Chegar ao fim do primeiro rascunho

· Roberto Sirolo · 3 min de leitura

O ponto em que quase todos os romances encalham é por volta dos 40% do rascunho: o entusiasmo inicial acabou, o final ainda está longe, e no meio há uma zona cinzenta. Chegar ao fim de um primeiro rascunho é sobretudo uma questão de hábitos, não de talento.

O que é mesmo um primeiro rascunho

É a volta em que descobres a história a escrevê-la. Não é o livro: é o material em bruto do qual, na revisão, vais tirar o livro. Quem exige que o primeiro rascunho já seja bom bloqueia, porque está a pedir a uma fase exploratória que seja uma fase de acabamento.

Corolário prático: a qualidade de frase, num primeiro rascunho, não conta. Só conta que no fim haja um texto completo, com um início, um meio e um fim, que possas ler de ponta a ponta.

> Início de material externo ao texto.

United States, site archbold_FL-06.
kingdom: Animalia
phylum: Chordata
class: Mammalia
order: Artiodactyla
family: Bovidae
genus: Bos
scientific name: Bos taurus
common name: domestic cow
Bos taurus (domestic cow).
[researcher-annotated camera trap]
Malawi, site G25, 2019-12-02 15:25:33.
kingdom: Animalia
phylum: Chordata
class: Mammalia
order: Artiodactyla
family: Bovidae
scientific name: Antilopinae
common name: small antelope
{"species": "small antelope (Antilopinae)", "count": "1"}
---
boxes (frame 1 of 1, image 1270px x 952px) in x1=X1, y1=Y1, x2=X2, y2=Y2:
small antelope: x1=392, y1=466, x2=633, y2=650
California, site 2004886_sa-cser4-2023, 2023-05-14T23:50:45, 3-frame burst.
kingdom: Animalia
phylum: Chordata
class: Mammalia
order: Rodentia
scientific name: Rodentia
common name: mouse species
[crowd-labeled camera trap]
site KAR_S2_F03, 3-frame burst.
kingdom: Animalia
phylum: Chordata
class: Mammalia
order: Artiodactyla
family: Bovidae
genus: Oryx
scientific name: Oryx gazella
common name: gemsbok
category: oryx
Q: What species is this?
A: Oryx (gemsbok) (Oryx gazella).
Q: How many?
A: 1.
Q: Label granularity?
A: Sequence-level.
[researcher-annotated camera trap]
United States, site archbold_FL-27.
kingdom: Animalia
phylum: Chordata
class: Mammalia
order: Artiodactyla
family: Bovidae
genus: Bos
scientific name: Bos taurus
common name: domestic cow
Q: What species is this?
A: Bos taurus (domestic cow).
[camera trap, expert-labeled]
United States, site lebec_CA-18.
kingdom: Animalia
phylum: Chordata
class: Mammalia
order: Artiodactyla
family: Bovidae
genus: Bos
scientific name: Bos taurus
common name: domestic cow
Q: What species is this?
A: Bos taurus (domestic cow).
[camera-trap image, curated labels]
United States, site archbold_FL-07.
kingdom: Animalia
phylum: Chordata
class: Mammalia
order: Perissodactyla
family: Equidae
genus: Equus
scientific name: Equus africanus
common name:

Os hábitos que te levam ao fim

  • Uma meta de palavras sustentável. Melhor 400 palavras por dia durante 200 dias do que 3 000 palavras durante quatro dias e depois três semanas de paragem. A constância vence a intensidade.
  • Não voltar atrás a corrigir. Se releres os capítulos escritos para "os arranjar", nunca avanças. A revisão é outra fase e tem outras ferramentas.
  • Anotar os problemas, não os resolver. Reparas que falta uma cena, que um nome não funciona, que uma motivação é fraca? Escreve [CORRIGIR: …] e segue. Parares para o resolver agora custa o embalo, e a solução muda na revisão de qualquer forma.
  • Terminar a sessão a meio de uma frase. No dia seguinte começas a completá-la: não enfrentas a página em branco, tens um apoio.
  • Uma nota de onde estás. Duas linhas ao terminar a sessão — "amanhã: a cena do confronto na cozinha, ela já sabe a verdade" — valem meia hora de arranque.

A zona cinzenta do segundo ato

O ponto em que se encalha tem quase sempre a mesma causa: depois do arranque, a história já não tem uma direção clara. Remédios para usar enquanto escreves, sem parar:

  • Volta a pôr em cena o desejo concreto do protagonista: o que quer agora, neste capítulo.
  • Acrescenta uma complicação que fecha um caminho: a personagem deve ter menos opções, não mais.
  • Se não sabes o que acontece a seguir, salta para a próxima cena que já sabes escrever e deixa um buraco assinalado. Os buracos preenchem-se melhor com o rascunho terminado.

Quando saltar à frente

Não é batota. Se uma cena te bloqueia há dias, escreve [CENA POR FAZER: viagem para a capital, discussão] e passa à seguinte. Muitos escritores descobrem, com o rascunho terminado, que metade dessas cenas saltadas não eram precisas.

Perguntas frequentes

Que tamanho deve ter um primeiro rascunho?

Mais ou menos o do romance terminado, muitas vezes um pouco mais: 70 000-100 000 palavras para a ficção geral. Se paras nas 40 000 e "não sabes o que acrescentar", costumam faltar complicações no segundo ato, não palavras.

É bom escrever as cenas fora de ordem?

Sim, se te mantém em movimento. O importante é ter uma lista do que falta e onde vai, para recompor no fim sem te perderes. Escrever por ordem dá menos trabalho de costura, mas manter a ordem ao preço de três meses de paragem não compensa.

Preciso de um esquema para chegar ao fim?

Ajuda, mas não é obrigatório. O mínimo útil são os quatro pontos principais: incidente desencadeador, primeiro ponto de viragem, ponto sem retorno, clímax. Com essas quatro referências sabes sempre para o que escreves.

Quanto tempo é razoável para um primeiro rascunho?

Varia muito, mas um intervalo comum é de três a nove meses a ritmo constante. Passado um ano o risco não é a lentidão em si: é que a voz e as intenções do livro se desviem pelo caminho, e a revisão se torne uma reescrita total.

E se reler o primeiro rascunho e o achar terrível?

É a norma, não um alarme. Um primeiro rascunho é terrível por definição: servia para existir. O livro constrói-se depois, nas passagens de revisão, a partir desse material.